Source:
— BEGIN —
Tucker, who drew up his report on the Scottish towns for Cromwell in 1656, wrote :—“ There is in this port [Glasgow] a collector, a cheque, and four wayters, who look to this place, Renfrew, Arskin on the south, and Kirke-patrick on the north side of Clyde, with Dumbarton, a small and very poore burgh at the head of the Firth.” Renfrew, he adds, “ has 3 or 4 boates of 5 or 6 tonnes a-piece.”  In the same year, he states that the taxes on beer, ale, and “ acquavitae,” in the shire were farmed out for four months for the sum of £100 to William Hewitt. Though it professed to have a harbour, Tucker did not reckon Renfrew among the ports of the kingdom. If he did, it had no trade, or rather yielded nothing to the revenue in the shape either of custom or of excise duties between June 1, 1656, and October 1, 1657.

When the tolbooth of the burgh fell into decay, the magistrates appealed to the Convention of Royal Burghs for assistance to rebuild it, and obtained a grant of 1,000 merks, which the agent of the Convention was directed to pay to them in two instalments of 500 merks each. One of the instalments had in 1689 been paid, but on July 4, in that year, the agent was instructed to retain the other half of the grant till the Commissioners of Glasgow and Dumbarton ascertained whether the first 500 merks “ was reallie applyed toward the repairing of the said toilbuith and that the work is advanced.” Apparently some rumour had reached the Convention that the money was not being put by the Town Council to the purpose for which it was asked and voted.

One of the most important documents in connection with the history of the burgh is the report given into the Convention of Royal Burghs in 1692 by its Commissioners, James Fletcher, Provost of Dundee, and Alexander Walker, Bailie of Aberdeen. Their report is based upon statements laid before them by David Pollock, Provost; W. Scott, Bailie ; and William Cochrane, Town Clerk.

According to this document, the Common Good of the burgh was worth £581 14s. Scots, while the debts of the burgh amounted to £678 13s. 4d. The town had no mortifications and no treasurer’s books, but by the accounts submitted to them the Commissioners “ found them superexpended yearly £192 Os. lid., for which the magistrates were forced to stent ther inhabitants, and that ther eiqueies and clerks with other dewes will extend to £15 Scots, which is annually payed.” The town had no foreign trade, “ there being no person of any stock amongst them.” The inland trade of the burgh was “ not worth the nameying.” There was not one merchant shop within the burgh. “ All they have,” the report continues, “ consists of some green herring they bring from the lochs to Glasgow for serveing the countrey, and they vent nor retaill no wines nor seek [sack] within the burgh, and what brandie they vent, they bring it from Glasgow in gallons and half gallons, and that ther consumption of malt [for beer] will be about four bolls Aveekly.”
— END —
[Stored records]
— BEGIN —
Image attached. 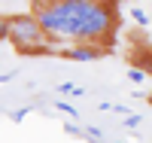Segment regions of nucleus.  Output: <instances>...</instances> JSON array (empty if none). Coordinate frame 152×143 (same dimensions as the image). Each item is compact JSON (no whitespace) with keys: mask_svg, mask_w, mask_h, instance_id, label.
Wrapping results in <instances>:
<instances>
[{"mask_svg":"<svg viewBox=\"0 0 152 143\" xmlns=\"http://www.w3.org/2000/svg\"><path fill=\"white\" fill-rule=\"evenodd\" d=\"M34 15L58 43H88L113 52L119 31V0H37Z\"/></svg>","mask_w":152,"mask_h":143,"instance_id":"1","label":"nucleus"},{"mask_svg":"<svg viewBox=\"0 0 152 143\" xmlns=\"http://www.w3.org/2000/svg\"><path fill=\"white\" fill-rule=\"evenodd\" d=\"M12 49L18 55H55V46L49 40V34L43 31V24L37 21L34 12H18L9 15V37Z\"/></svg>","mask_w":152,"mask_h":143,"instance_id":"2","label":"nucleus"},{"mask_svg":"<svg viewBox=\"0 0 152 143\" xmlns=\"http://www.w3.org/2000/svg\"><path fill=\"white\" fill-rule=\"evenodd\" d=\"M55 55L58 58H67V61H97L107 55V49L100 46H88V43H70V46H55Z\"/></svg>","mask_w":152,"mask_h":143,"instance_id":"3","label":"nucleus"},{"mask_svg":"<svg viewBox=\"0 0 152 143\" xmlns=\"http://www.w3.org/2000/svg\"><path fill=\"white\" fill-rule=\"evenodd\" d=\"M131 67H137V70H143L146 76H152V46L149 43L131 49Z\"/></svg>","mask_w":152,"mask_h":143,"instance_id":"4","label":"nucleus"},{"mask_svg":"<svg viewBox=\"0 0 152 143\" xmlns=\"http://www.w3.org/2000/svg\"><path fill=\"white\" fill-rule=\"evenodd\" d=\"M55 110L58 113H67L70 119H79V110H76L73 103H67V100H55Z\"/></svg>","mask_w":152,"mask_h":143,"instance_id":"5","label":"nucleus"},{"mask_svg":"<svg viewBox=\"0 0 152 143\" xmlns=\"http://www.w3.org/2000/svg\"><path fill=\"white\" fill-rule=\"evenodd\" d=\"M131 18L140 24V28H146V24H149V15H146L143 9H137V6H131Z\"/></svg>","mask_w":152,"mask_h":143,"instance_id":"6","label":"nucleus"},{"mask_svg":"<svg viewBox=\"0 0 152 143\" xmlns=\"http://www.w3.org/2000/svg\"><path fill=\"white\" fill-rule=\"evenodd\" d=\"M128 79H131V82H146L149 76H146L143 70H137V67H131V70H128Z\"/></svg>","mask_w":152,"mask_h":143,"instance_id":"7","label":"nucleus"},{"mask_svg":"<svg viewBox=\"0 0 152 143\" xmlns=\"http://www.w3.org/2000/svg\"><path fill=\"white\" fill-rule=\"evenodd\" d=\"M122 125H125V128H137V125H140V116H137V113H128V116L122 119Z\"/></svg>","mask_w":152,"mask_h":143,"instance_id":"8","label":"nucleus"},{"mask_svg":"<svg viewBox=\"0 0 152 143\" xmlns=\"http://www.w3.org/2000/svg\"><path fill=\"white\" fill-rule=\"evenodd\" d=\"M9 37V15H0V40Z\"/></svg>","mask_w":152,"mask_h":143,"instance_id":"9","label":"nucleus"},{"mask_svg":"<svg viewBox=\"0 0 152 143\" xmlns=\"http://www.w3.org/2000/svg\"><path fill=\"white\" fill-rule=\"evenodd\" d=\"M73 92H76L73 82H61V85H58V95H70V98H73Z\"/></svg>","mask_w":152,"mask_h":143,"instance_id":"10","label":"nucleus"},{"mask_svg":"<svg viewBox=\"0 0 152 143\" xmlns=\"http://www.w3.org/2000/svg\"><path fill=\"white\" fill-rule=\"evenodd\" d=\"M64 131H67V134H76V137H79V134H82V131H79V128H76L73 122H67V125H64Z\"/></svg>","mask_w":152,"mask_h":143,"instance_id":"11","label":"nucleus"},{"mask_svg":"<svg viewBox=\"0 0 152 143\" xmlns=\"http://www.w3.org/2000/svg\"><path fill=\"white\" fill-rule=\"evenodd\" d=\"M12 76H15V73H12V70H9V73H0V82H9Z\"/></svg>","mask_w":152,"mask_h":143,"instance_id":"12","label":"nucleus"},{"mask_svg":"<svg viewBox=\"0 0 152 143\" xmlns=\"http://www.w3.org/2000/svg\"><path fill=\"white\" fill-rule=\"evenodd\" d=\"M146 100H149V103H152V95H146Z\"/></svg>","mask_w":152,"mask_h":143,"instance_id":"13","label":"nucleus"}]
</instances>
— END —
What you will do:
a: From the paragraph of the Renfrew history that begins "One of the most important documents," list every person named, together with the office the text gives for each.
b: Condense the paragraph of the Renfrew history that begins "When the tolbooth of the burgh fell into decay," retaining its main facts.

Answers per task:
a:
- James Fletcher, Provost of Dundee
- Alexander Walker, Bailie of Aberdeen
- David Pollock, Provost
- W. Scott, Bailie
- William Cochrane, Town Clerk

b: To rebuild the decayed tolbooth, the magistrates appealed to the Convention of Royal Burghs. They received a grant of 1,000 merks, which the Convention's agent was to pay in two instalments of 500 merks. One instalment had been paid by 1689. On July 4 of that year, however, the agent was instructed to withhold the second until the Commissioners of Glasgow and Dumbarton confirmed that the first 500 merks had truly been spent on the repairs and that the work was advancing. The Convention had apparently heard a rumour that the Town Council was not using the money for its intended purpose.